En la ciudad estadounidense de San Diego, más de 2.000 personas se congregaron el jueves para llorar la muerte de Amin Abdullah, Mansour Kaziha y Nader Awad, quienes perdieron la vida en un ataque terrorista ocurrido el lunes en la mezquita más grande de la ciudad.
Las tres víctimas fueron recordadas como héroes, dado que intentaron detener a dos atacantes que abrieron fuego en el Centro Islámico de San Diego. Estas fueron las palabras expresadas por Taha Hassane, imán del Centro Islámico de San Diego.

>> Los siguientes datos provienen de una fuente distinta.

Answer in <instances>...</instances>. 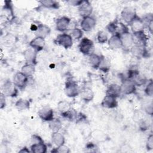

Imán Taha Hassane: “Trabajemos juntos para detener este odio, detener este racismo, lograr que se deje de deshumanizar a la comunidad musulmana, para que podamos vivir juntos en esta sociedad tan diversa, en este país tan diverso. Podemos vivir juntos como hermanos y hermanas, amándonos unos a otros y trabajando juntos para mejorar nuestra comunidad y nuestra sociedad”.
Esto se produce al tiempo que han surgido más detalles sobre uno de los sospechosos del tiroteo. Más de un año antes del tiroteo en la mezquita, Caleb Vazquez había llamado la atención de la policía debido a su inquietante comportamiento de idolatrar a los nazis y a los perpetradores de tiroteos masivos.
En 2025, la policía obtuvo una orden judicial para confiscar decenas de armas que su padre tenía en su hogar. Vazquez también había sido previamente ingresado de forma involuntaria en un centro psiquiátrico.
Las nuevas revelaciones se produjeron como parte de los documentos presentados ante un tribunal de San Diego, lo que genera dudas sobre la falta de capacidad de las autoridades para evitar el tiroteo en la mezquita, informó Democracy Now.